O procurador do Estado, Wilson Maingué Neto, fala sobre seu livro, e também sobre outros temas, como o respeito aos precedentes ao se calcular pagamentos de precatórios

Por APREMS
08/03/2021 · Notícias

As demandas por assistência em saúde estão entre as mais corriqueiras e, consequentemente, as mais volumosas da advocacia pública no Brasil em todas as esferas, estadual e federal. 

A experiência de atuar por oito anos neste setor na Procuradoria Geral do Estado de Mato Grosso do Sul, deu ao Procurador do Estado Wilson Maingué Neto, o conhecimento suficiente para ampliar e difundir o conhecimento sobre as demandas deste setor.

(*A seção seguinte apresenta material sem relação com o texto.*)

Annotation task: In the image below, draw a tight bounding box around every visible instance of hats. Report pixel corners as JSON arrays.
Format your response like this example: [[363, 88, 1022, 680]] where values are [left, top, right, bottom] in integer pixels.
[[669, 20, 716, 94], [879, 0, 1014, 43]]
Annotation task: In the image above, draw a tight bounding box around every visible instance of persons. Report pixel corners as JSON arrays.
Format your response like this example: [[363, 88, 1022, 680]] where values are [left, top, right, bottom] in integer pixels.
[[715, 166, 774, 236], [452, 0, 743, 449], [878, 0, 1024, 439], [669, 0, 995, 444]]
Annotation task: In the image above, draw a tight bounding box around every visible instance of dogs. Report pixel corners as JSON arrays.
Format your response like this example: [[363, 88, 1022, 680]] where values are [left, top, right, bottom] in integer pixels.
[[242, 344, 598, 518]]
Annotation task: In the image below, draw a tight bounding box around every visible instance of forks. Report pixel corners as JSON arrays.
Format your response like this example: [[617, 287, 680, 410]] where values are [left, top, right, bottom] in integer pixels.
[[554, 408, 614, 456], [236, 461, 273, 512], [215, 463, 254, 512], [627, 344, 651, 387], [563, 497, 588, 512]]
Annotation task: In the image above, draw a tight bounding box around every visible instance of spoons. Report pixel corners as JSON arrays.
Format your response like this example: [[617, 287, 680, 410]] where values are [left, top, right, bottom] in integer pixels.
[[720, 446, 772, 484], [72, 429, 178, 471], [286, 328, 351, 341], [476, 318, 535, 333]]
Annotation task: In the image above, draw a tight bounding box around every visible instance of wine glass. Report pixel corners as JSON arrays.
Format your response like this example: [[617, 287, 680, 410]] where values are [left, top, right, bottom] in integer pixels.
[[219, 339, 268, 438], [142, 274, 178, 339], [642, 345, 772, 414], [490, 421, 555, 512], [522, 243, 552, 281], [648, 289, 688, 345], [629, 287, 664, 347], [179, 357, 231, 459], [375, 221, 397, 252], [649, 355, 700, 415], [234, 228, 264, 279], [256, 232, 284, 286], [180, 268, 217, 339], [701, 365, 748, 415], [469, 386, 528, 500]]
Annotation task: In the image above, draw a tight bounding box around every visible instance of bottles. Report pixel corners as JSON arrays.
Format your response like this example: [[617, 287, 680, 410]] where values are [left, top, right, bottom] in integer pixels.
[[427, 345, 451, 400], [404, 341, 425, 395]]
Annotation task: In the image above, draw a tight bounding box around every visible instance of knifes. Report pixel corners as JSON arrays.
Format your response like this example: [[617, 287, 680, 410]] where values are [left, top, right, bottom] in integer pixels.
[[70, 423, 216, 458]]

Wilson é autor de livro que analisa a inadequação do mandado de segurança como instrumento para se obter assistência.
Estudioso do Direito, o procurador, que ingressou na PGE em 2005, e já passou por Três Lagoas, pela Secretaria de Saúde, pela Procuradoria de Assuntos Tributários, e agora atua no setor de cumprimento de sentenças e precatórios, compartilha parte de seu conhecimento e impressões sobre os desafios da advocacia pública nesta entrevista. 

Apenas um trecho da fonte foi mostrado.